Root resorption is an iatrogenic sequel of orthodontic treatment (1,10). More specifically, this is a biomechanical phenomenon because there is a relationship between OIIRR and biological inflammatory factors (11,12). Thus, in root resorption, it is essential to identify the role of biological inflammatory factors in decreasing the prevalence and severity of this phenomenon. Gene expression can be analyzed for diagnosis of early stages of different diseases like multiple sclerosis (13). However, lack of differential expression of TGF-β1 in root resorption makes this gene an unlikely biomarker candidate.

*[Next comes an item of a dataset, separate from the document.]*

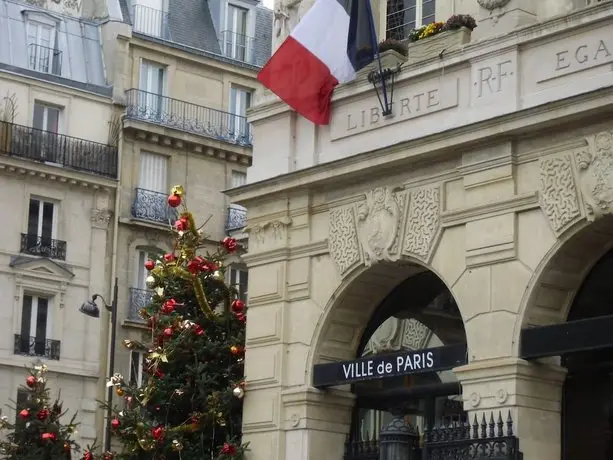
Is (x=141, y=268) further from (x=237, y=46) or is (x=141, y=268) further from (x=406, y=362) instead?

Several researchers have evaluated the effect of tooth movement on root resorption. They showed that there is a direct relationship between these two variables (14,16), which is consistent with the findings of this study. Other studies have also shown that the role of TGF-β1 in osteoblast and osteoclast differentiation is conflicting (8,17,20). Quinn et al. (21) studied the effect of TGF-β1 on osteoclast activity and suggested that TGF-β1 may increase osteoclast formation via action on osteoclast precursors. Nagia et al. (22) conducted a study to evaluate the role of TGF-β1 in tooth movement. They concluded that TGF-β1 is induced during tooth movement and that this inflammatory factor may regulate the adaptive alveolar bone modeling. Both these studies examined the relationship between TGF-β1 expression and bone remodeling. Therefore, given that TGF-β1 expression was not associated with root resorption, this association may be unique to the bone tissue. Lack of TGF-β1 expression could thus be among the varieties that exist between these two hard tissue structures.

Conclusion

Based on the finding of this study, we confirm previous findings that there is a direct relationship between orthodontic force and orthodontic induced inflammatory root resorption. However, we observed no association between root resorption and inflammatory cytokine TGF-β1 expression in the resorptive lacunae.